- [SUPPLIED TEXT]
§

The United States Monday condemned political murders and disappearances in Ivory Coast, including the killing earlier this month of Yerefe Camara, a well-known actor and opposition activist. The State Department is calling on authorities in Abidjan to take immediate steps to end such activity.

In a strongly worded statement volunteered to reporters, State Department spokesman Philip Reeker said the United States "condemns in the strongest terms" recent murders and disappearances in Ivory Coast, including the case of Mr. Camara who was found dead in Abidjan February 2.

According to Mr. Camara's family, he had been taken into custody by government security forces seven hours before his body was discovered.

Spokesman Reeker said the case of Mr. Camara, and a recent U.N. report indicating that government-connected death squads may be operating in Ivory Coast, "are taken very seriously" by the United States. He called for an immediate end to extra-judicial killings and disappearances and urged authorities in Ivory Coast to take urgent steps to investigate such crimes and bring the perpetrators to justice.

Mr. Reeker said a "culture of impunity" must not be allowed to take root in Ivory Coast. He said such a development would be a major setback in the search for peace and national reconciliation in the country, which has been torn by civil war for more than five months.

Investigators for the U.N. High Commissioner for Human Rights said in a report to the Security Council earlier this month that death squads linked to the government were sowing terror and carrying out executions and abductions of opposition leaders and their supporters. It said the units appear to be made of elements close to the government, the presidential guards, and a tribal militia of President Laurent Gbagbo's Bete ethnic group.

§

[Saved data entries]

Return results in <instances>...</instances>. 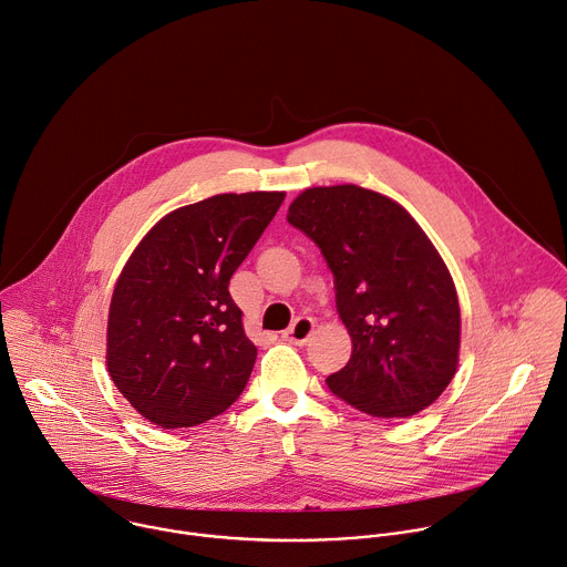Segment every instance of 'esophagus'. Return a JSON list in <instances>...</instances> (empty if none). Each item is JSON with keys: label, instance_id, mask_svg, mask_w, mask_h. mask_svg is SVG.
Returning a JSON list of instances; mask_svg holds the SVG:
<instances>
[{"label": "esophagus", "instance_id": "34e87169", "mask_svg": "<svg viewBox=\"0 0 567 567\" xmlns=\"http://www.w3.org/2000/svg\"><path fill=\"white\" fill-rule=\"evenodd\" d=\"M312 330H315V319H312V317L301 315V317H297V319H295V323L284 332V337L288 339L290 344L303 347V344L308 342V339H310Z\"/></svg>", "mask_w": 567, "mask_h": 567}]
</instances>
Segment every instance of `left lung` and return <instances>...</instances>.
I'll return each instance as SVG.
<instances>
[{
  "instance_id": "obj_1",
  "label": "left lung",
  "mask_w": 567,
  "mask_h": 567,
  "mask_svg": "<svg viewBox=\"0 0 567 567\" xmlns=\"http://www.w3.org/2000/svg\"><path fill=\"white\" fill-rule=\"evenodd\" d=\"M288 223L321 250L337 312L353 339L328 389L373 417L433 404L458 367L461 306L437 250L395 200L358 187L301 192Z\"/></svg>"
}]
</instances>
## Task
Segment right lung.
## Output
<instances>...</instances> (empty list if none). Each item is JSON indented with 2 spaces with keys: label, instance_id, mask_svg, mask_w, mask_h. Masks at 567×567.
Segmentation results:
<instances>
[{
  "label": "right lung",
  "instance_id": "add662e5",
  "mask_svg": "<svg viewBox=\"0 0 567 567\" xmlns=\"http://www.w3.org/2000/svg\"><path fill=\"white\" fill-rule=\"evenodd\" d=\"M284 192L218 194L161 218L113 288L106 367L127 402L161 429L196 426L244 393L257 347L230 279Z\"/></svg>",
  "mask_w": 567,
  "mask_h": 567
}]
</instances>
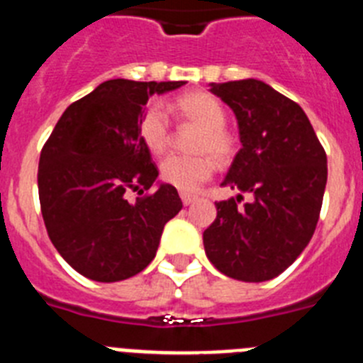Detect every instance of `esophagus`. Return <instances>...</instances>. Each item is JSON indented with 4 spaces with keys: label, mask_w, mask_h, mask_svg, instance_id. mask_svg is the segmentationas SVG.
<instances>
[{
    "label": "esophagus",
    "mask_w": 363,
    "mask_h": 363,
    "mask_svg": "<svg viewBox=\"0 0 363 363\" xmlns=\"http://www.w3.org/2000/svg\"><path fill=\"white\" fill-rule=\"evenodd\" d=\"M179 196H182V201H184V205H191V203H194V201L198 200V196H194V194H189V192H182Z\"/></svg>",
    "instance_id": "esophagus-1"
}]
</instances>
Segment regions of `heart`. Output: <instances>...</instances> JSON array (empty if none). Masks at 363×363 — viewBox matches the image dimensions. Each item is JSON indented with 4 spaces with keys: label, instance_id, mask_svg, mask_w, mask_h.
<instances>
[{
    "label": "heart",
    "instance_id": "heart-1",
    "mask_svg": "<svg viewBox=\"0 0 363 363\" xmlns=\"http://www.w3.org/2000/svg\"><path fill=\"white\" fill-rule=\"evenodd\" d=\"M171 111L185 123L196 125L198 133L191 142L192 154L169 156L160 165L163 182L179 191H196L213 176L216 162L227 165L236 154V140L225 127V108L220 99L205 91L179 94ZM171 120L160 105H150L140 120V138L154 154L165 152L171 145Z\"/></svg>",
    "mask_w": 363,
    "mask_h": 363
}]
</instances>
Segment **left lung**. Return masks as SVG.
Instances as JSON below:
<instances>
[{
    "label": "left lung",
    "instance_id": "8db88e82",
    "mask_svg": "<svg viewBox=\"0 0 363 363\" xmlns=\"http://www.w3.org/2000/svg\"><path fill=\"white\" fill-rule=\"evenodd\" d=\"M211 92L236 114L242 149L221 184L240 194L216 201L205 255L234 280H271L313 238L327 184L325 150L300 105L267 83H213ZM243 194L253 200L240 206Z\"/></svg>",
    "mask_w": 363,
    "mask_h": 363
}]
</instances>
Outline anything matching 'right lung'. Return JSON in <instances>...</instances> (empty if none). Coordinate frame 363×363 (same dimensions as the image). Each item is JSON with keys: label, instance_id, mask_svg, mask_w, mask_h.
<instances>
[{"label": "right lung", "instance_id": "obj_1", "mask_svg": "<svg viewBox=\"0 0 363 363\" xmlns=\"http://www.w3.org/2000/svg\"><path fill=\"white\" fill-rule=\"evenodd\" d=\"M182 85L108 79L74 101L45 142L38 169L45 227L83 277L108 284L142 272L184 207L172 185L149 192L158 167L140 138L149 96ZM129 191L140 194L136 204Z\"/></svg>", "mask_w": 363, "mask_h": 363}]
</instances>
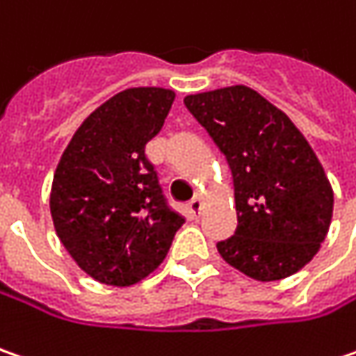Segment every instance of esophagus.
Instances as JSON below:
<instances>
[{"label":"esophagus","mask_w":356,"mask_h":356,"mask_svg":"<svg viewBox=\"0 0 356 356\" xmlns=\"http://www.w3.org/2000/svg\"><path fill=\"white\" fill-rule=\"evenodd\" d=\"M187 211H189L191 218H197L199 213H201V199H199V197H195V199L187 204Z\"/></svg>","instance_id":"34e87169"}]
</instances>
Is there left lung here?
I'll return each mask as SVG.
<instances>
[{"label": "left lung", "instance_id": "1", "mask_svg": "<svg viewBox=\"0 0 356 356\" xmlns=\"http://www.w3.org/2000/svg\"><path fill=\"white\" fill-rule=\"evenodd\" d=\"M183 102L232 173L238 225L216 242L218 254L260 282L300 272L333 215V191L307 140L282 110L242 84Z\"/></svg>", "mask_w": 356, "mask_h": 356}]
</instances>
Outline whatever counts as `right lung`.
<instances>
[{
  "label": "right lung",
  "mask_w": 356,
  "mask_h": 356,
  "mask_svg": "<svg viewBox=\"0 0 356 356\" xmlns=\"http://www.w3.org/2000/svg\"><path fill=\"white\" fill-rule=\"evenodd\" d=\"M175 100L165 88H128L82 122L58 161L51 216L80 268L108 286H134L165 260L185 218L163 195L145 143Z\"/></svg>",
  "instance_id": "1"
}]
</instances>
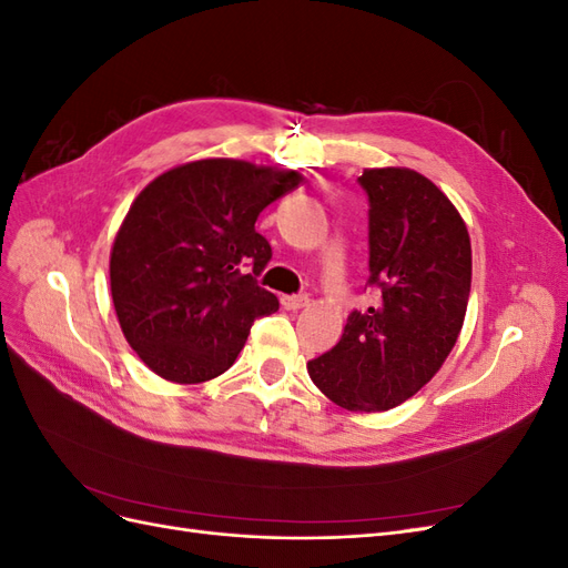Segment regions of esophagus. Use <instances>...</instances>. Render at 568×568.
<instances>
[{"instance_id": "esophagus-1", "label": "esophagus", "mask_w": 568, "mask_h": 568, "mask_svg": "<svg viewBox=\"0 0 568 568\" xmlns=\"http://www.w3.org/2000/svg\"><path fill=\"white\" fill-rule=\"evenodd\" d=\"M282 305L286 311H301V307L311 305V298L307 296H282Z\"/></svg>"}]
</instances>
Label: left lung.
<instances>
[{"instance_id":"8db88e82","label":"left lung","mask_w":568,"mask_h":568,"mask_svg":"<svg viewBox=\"0 0 568 568\" xmlns=\"http://www.w3.org/2000/svg\"><path fill=\"white\" fill-rule=\"evenodd\" d=\"M369 284L336 346L307 363L313 384L348 412H386L434 379L455 348L471 291V242L453 201L409 168H367Z\"/></svg>"}]
</instances>
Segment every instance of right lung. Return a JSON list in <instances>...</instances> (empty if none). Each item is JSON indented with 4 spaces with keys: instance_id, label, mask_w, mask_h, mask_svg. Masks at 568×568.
I'll use <instances>...</instances> for the list:
<instances>
[{
    "instance_id": "obj_1",
    "label": "right lung",
    "mask_w": 568,
    "mask_h": 568,
    "mask_svg": "<svg viewBox=\"0 0 568 568\" xmlns=\"http://www.w3.org/2000/svg\"><path fill=\"white\" fill-rule=\"evenodd\" d=\"M303 180L298 170L201 159L165 170L132 201L111 248V296L153 374L184 386L215 379L251 324L277 311L255 282L272 257L255 220Z\"/></svg>"
}]
</instances>
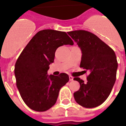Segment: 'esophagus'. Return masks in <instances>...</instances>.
<instances>
[{
    "mask_svg": "<svg viewBox=\"0 0 126 126\" xmlns=\"http://www.w3.org/2000/svg\"><path fill=\"white\" fill-rule=\"evenodd\" d=\"M73 80H74V78L71 76H69V81H73Z\"/></svg>",
    "mask_w": 126,
    "mask_h": 126,
    "instance_id": "esophagus-1",
    "label": "esophagus"
}]
</instances>
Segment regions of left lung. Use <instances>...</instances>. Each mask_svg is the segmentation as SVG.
<instances>
[{
	"label": "left lung",
	"instance_id": "left-lung-1",
	"mask_svg": "<svg viewBox=\"0 0 126 126\" xmlns=\"http://www.w3.org/2000/svg\"><path fill=\"white\" fill-rule=\"evenodd\" d=\"M67 33L81 49L80 67L90 72L86 83L79 78H74L80 84L79 90L74 93V98L85 108L98 107L108 98L116 80L118 64L115 53L91 32L76 30Z\"/></svg>",
	"mask_w": 126,
	"mask_h": 126
}]
</instances>
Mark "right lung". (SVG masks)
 Masks as SVG:
<instances>
[{"label": "right lung", "mask_w": 126, "mask_h": 126, "mask_svg": "<svg viewBox=\"0 0 126 126\" xmlns=\"http://www.w3.org/2000/svg\"><path fill=\"white\" fill-rule=\"evenodd\" d=\"M74 42L65 32L43 30L29 42L15 65L16 85L27 106L36 111H45L55 105L59 90L69 81L67 74L48 76L56 50Z\"/></svg>", "instance_id": "1"}]
</instances>
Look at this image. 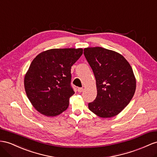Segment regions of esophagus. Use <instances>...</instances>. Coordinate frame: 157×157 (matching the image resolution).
<instances>
[{"instance_id": "esophagus-1", "label": "esophagus", "mask_w": 157, "mask_h": 157, "mask_svg": "<svg viewBox=\"0 0 157 157\" xmlns=\"http://www.w3.org/2000/svg\"><path fill=\"white\" fill-rule=\"evenodd\" d=\"M83 89L82 87H79L78 89V91L79 92V93H81V92L83 91Z\"/></svg>"}]
</instances>
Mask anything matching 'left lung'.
Masks as SVG:
<instances>
[{
    "label": "left lung",
    "instance_id": "left-lung-1",
    "mask_svg": "<svg viewBox=\"0 0 157 157\" xmlns=\"http://www.w3.org/2000/svg\"><path fill=\"white\" fill-rule=\"evenodd\" d=\"M83 54L93 70L98 91L88 107L101 117H114L134 95L136 79L132 67L122 55L101 47L85 48Z\"/></svg>",
    "mask_w": 157,
    "mask_h": 157
}]
</instances>
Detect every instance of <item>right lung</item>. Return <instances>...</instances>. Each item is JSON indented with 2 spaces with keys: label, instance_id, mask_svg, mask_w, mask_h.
<instances>
[{
  "label": "right lung",
  "instance_id": "obj_1",
  "mask_svg": "<svg viewBox=\"0 0 157 157\" xmlns=\"http://www.w3.org/2000/svg\"><path fill=\"white\" fill-rule=\"evenodd\" d=\"M82 48L51 49L38 54L25 77L27 97L34 107L46 116L58 115L69 106L74 94L71 67L81 57Z\"/></svg>",
  "mask_w": 157,
  "mask_h": 157
}]
</instances>
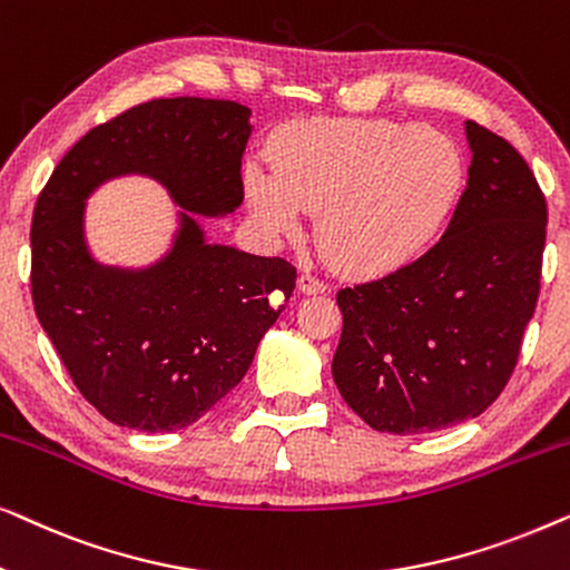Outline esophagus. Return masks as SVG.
Masks as SVG:
<instances>
[{
    "instance_id": "obj_1",
    "label": "esophagus",
    "mask_w": 570,
    "mask_h": 570,
    "mask_svg": "<svg viewBox=\"0 0 570 570\" xmlns=\"http://www.w3.org/2000/svg\"><path fill=\"white\" fill-rule=\"evenodd\" d=\"M298 291L303 295H318V293L330 291V287H326V283H322V279L314 277V275H301L298 277Z\"/></svg>"
}]
</instances>
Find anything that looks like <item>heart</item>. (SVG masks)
Here are the masks:
<instances>
[{"label": "heart", "instance_id": "heart-1", "mask_svg": "<svg viewBox=\"0 0 570 570\" xmlns=\"http://www.w3.org/2000/svg\"><path fill=\"white\" fill-rule=\"evenodd\" d=\"M275 178L248 170L256 225L275 238L318 215V246L350 275H386L423 252L454 213L464 155L446 131L412 124L311 121L272 150Z\"/></svg>", "mask_w": 570, "mask_h": 570}]
</instances>
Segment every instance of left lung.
I'll return each instance as SVG.
<instances>
[{"mask_svg": "<svg viewBox=\"0 0 570 570\" xmlns=\"http://www.w3.org/2000/svg\"><path fill=\"white\" fill-rule=\"evenodd\" d=\"M472 163L443 236L392 275L337 293L332 376L373 431L428 433L503 392L540 295L548 207L527 160L464 121Z\"/></svg>", "mask_w": 570, "mask_h": 570, "instance_id": "1", "label": "left lung"}]
</instances>
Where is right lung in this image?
Masks as SVG:
<instances>
[{
    "instance_id": "obj_1",
    "label": "right lung",
    "mask_w": 570,
    "mask_h": 570,
    "mask_svg": "<svg viewBox=\"0 0 570 570\" xmlns=\"http://www.w3.org/2000/svg\"><path fill=\"white\" fill-rule=\"evenodd\" d=\"M252 131V111L233 100H150L90 129L36 202V316L80 394L116 425L197 423L246 376L291 301V264L209 244L197 217L240 207ZM121 175L153 177L179 205L169 248L145 268L96 261L83 233L87 199Z\"/></svg>"
}]
</instances>
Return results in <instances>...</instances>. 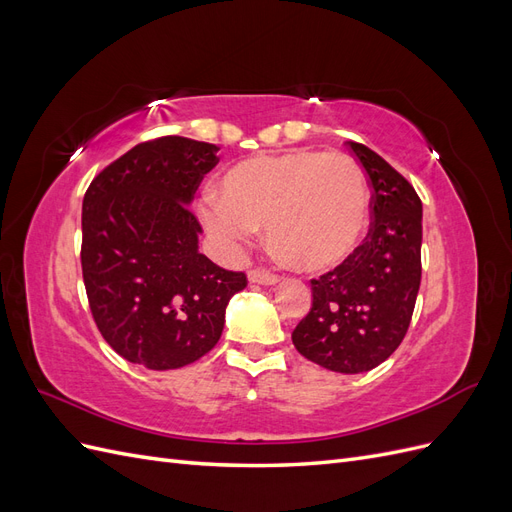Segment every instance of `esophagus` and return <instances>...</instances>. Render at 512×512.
Wrapping results in <instances>:
<instances>
[{"label": "esophagus", "mask_w": 512, "mask_h": 512, "mask_svg": "<svg viewBox=\"0 0 512 512\" xmlns=\"http://www.w3.org/2000/svg\"><path fill=\"white\" fill-rule=\"evenodd\" d=\"M247 277H250L252 284H262V286H275L277 282H280V277H277V275L260 271V269H252L250 273H247Z\"/></svg>", "instance_id": "esophagus-1"}]
</instances>
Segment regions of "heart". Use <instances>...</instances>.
I'll return each instance as SVG.
<instances>
[{"instance_id": "1", "label": "heart", "mask_w": 512, "mask_h": 512, "mask_svg": "<svg viewBox=\"0 0 512 512\" xmlns=\"http://www.w3.org/2000/svg\"><path fill=\"white\" fill-rule=\"evenodd\" d=\"M215 198L198 207L205 226L239 252L265 224L273 252L307 273L346 262L363 243L369 185L363 168L344 153L292 149L228 168Z\"/></svg>"}]
</instances>
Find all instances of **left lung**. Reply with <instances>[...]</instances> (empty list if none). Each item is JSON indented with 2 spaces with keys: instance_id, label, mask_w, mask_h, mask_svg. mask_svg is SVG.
<instances>
[{
  "instance_id": "8db88e82",
  "label": "left lung",
  "mask_w": 512,
  "mask_h": 512,
  "mask_svg": "<svg viewBox=\"0 0 512 512\" xmlns=\"http://www.w3.org/2000/svg\"><path fill=\"white\" fill-rule=\"evenodd\" d=\"M371 183V228L346 262L312 280V309L292 331L305 359L361 374L384 363L406 337L421 286L423 205L376 151L348 141Z\"/></svg>"
}]
</instances>
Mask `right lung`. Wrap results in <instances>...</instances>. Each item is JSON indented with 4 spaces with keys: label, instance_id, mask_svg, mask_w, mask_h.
I'll return each instance as SVG.
<instances>
[{
    "label": "right lung",
    "instance_id": "right-lung-1",
    "mask_svg": "<svg viewBox=\"0 0 512 512\" xmlns=\"http://www.w3.org/2000/svg\"><path fill=\"white\" fill-rule=\"evenodd\" d=\"M220 147L162 136L123 153L83 198V282L117 354L147 369L190 365L220 342L226 305L247 286L198 252L188 209Z\"/></svg>",
    "mask_w": 512,
    "mask_h": 512
}]
</instances>
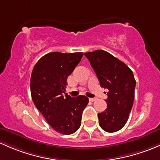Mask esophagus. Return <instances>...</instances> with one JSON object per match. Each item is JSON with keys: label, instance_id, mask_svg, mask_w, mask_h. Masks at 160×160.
Masks as SVG:
<instances>
[{"label": "esophagus", "instance_id": "obj_1", "mask_svg": "<svg viewBox=\"0 0 160 160\" xmlns=\"http://www.w3.org/2000/svg\"><path fill=\"white\" fill-rule=\"evenodd\" d=\"M95 100H96V98H89V101L90 102H95Z\"/></svg>", "mask_w": 160, "mask_h": 160}]
</instances>
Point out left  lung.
<instances>
[{
	"instance_id": "left-lung-1",
	"label": "left lung",
	"mask_w": 160,
	"mask_h": 160,
	"mask_svg": "<svg viewBox=\"0 0 160 160\" xmlns=\"http://www.w3.org/2000/svg\"><path fill=\"white\" fill-rule=\"evenodd\" d=\"M102 88H107V108L98 114V123L108 132L118 131L126 125L133 105L136 80L129 67L103 50L85 53Z\"/></svg>"
}]
</instances>
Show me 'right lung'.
I'll return each mask as SVG.
<instances>
[{
	"mask_svg": "<svg viewBox=\"0 0 160 160\" xmlns=\"http://www.w3.org/2000/svg\"><path fill=\"white\" fill-rule=\"evenodd\" d=\"M83 53L51 52L41 58L33 68L31 94L33 102L56 132H75L81 126L82 112L88 103L85 95H63L67 78L80 62Z\"/></svg>",
	"mask_w": 160,
	"mask_h": 160,
	"instance_id": "add662e5",
	"label": "right lung"
}]
</instances>
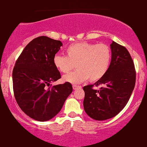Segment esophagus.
Masks as SVG:
<instances>
[{
  "mask_svg": "<svg viewBox=\"0 0 147 147\" xmlns=\"http://www.w3.org/2000/svg\"><path fill=\"white\" fill-rule=\"evenodd\" d=\"M72 87H73V89H77L78 88H81V86H78V85H72Z\"/></svg>",
  "mask_w": 147,
  "mask_h": 147,
  "instance_id": "esophagus-1",
  "label": "esophagus"
}]
</instances>
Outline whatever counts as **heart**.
Instances as JSON below:
<instances>
[{"instance_id":"1","label":"heart","mask_w":147,"mask_h":147,"mask_svg":"<svg viewBox=\"0 0 147 147\" xmlns=\"http://www.w3.org/2000/svg\"><path fill=\"white\" fill-rule=\"evenodd\" d=\"M66 53L67 55L57 54L53 57L54 65L61 72L68 73L75 66L78 67L76 71L63 77L66 82L79 84L88 79L92 82H96L106 75L110 67L111 51L106 44L75 43L66 49Z\"/></svg>"}]
</instances>
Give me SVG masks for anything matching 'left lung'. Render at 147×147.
Instances as JSON below:
<instances>
[{
    "label": "left lung",
    "mask_w": 147,
    "mask_h": 147,
    "mask_svg": "<svg viewBox=\"0 0 147 147\" xmlns=\"http://www.w3.org/2000/svg\"><path fill=\"white\" fill-rule=\"evenodd\" d=\"M111 61L106 75L94 84L84 86V109L90 118L105 120L113 118L129 101L134 90L136 72L131 55L126 48L113 41Z\"/></svg>",
    "instance_id": "obj_1"
}]
</instances>
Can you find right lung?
<instances>
[{
    "label": "right lung",
    "mask_w": 147,
    "mask_h": 147,
    "mask_svg": "<svg viewBox=\"0 0 147 147\" xmlns=\"http://www.w3.org/2000/svg\"><path fill=\"white\" fill-rule=\"evenodd\" d=\"M61 41L41 36L25 46L12 71L13 92L22 111L32 119L44 122L55 117L72 92L65 82L47 88L61 78L53 64Z\"/></svg>",
    "instance_id": "obj_1"
}]
</instances>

§

- [TASKS TO CARRY OUT]
- a) Could you pull out every line of the entries that contains the string "counts", treating uppercase and lowercase as different?
- b) Can you carry on the article about the U.S. condemnation of killings in Ivory Coast, picking up after its final sentence?
The article and the entries were taken from separate sources.

- [RESPONSES TO THE TASKS]
- a)
Outline whatever counts as `right lung`.
Outline whatever counts as **heart**.

- b)
The U.N. team also said television and radio stations in Ivory Coast were carrying messages of incitement comparable to those in Rwanda that contributed to mass-scale ethnic killing there in 1994.

Spokesman Reeker said the United States calls on all parties in Ivory Coast to "strictly adhere" to international norms concerning human and civil rights. The Bush administration last month strongly endorsed the peace accords negotiated with French and West African mediation help in Marcoussis near Paris aimed at ending the Ivory Coast's civil war.

In a January 31 statement, the White House said the Marcoussis framework, including power sharing between the government and rebels, offered "new hope" for an open and democratic resolution of the conflict and said it was "critical" that all political factions restrained their supporters from further violence.

The Marcoussis accords have thus far not taken hold, but negotiations for a national unity government are continuing in Abidjan, following crisis talks last week in Paris on the sidelines of the Franco-African summit.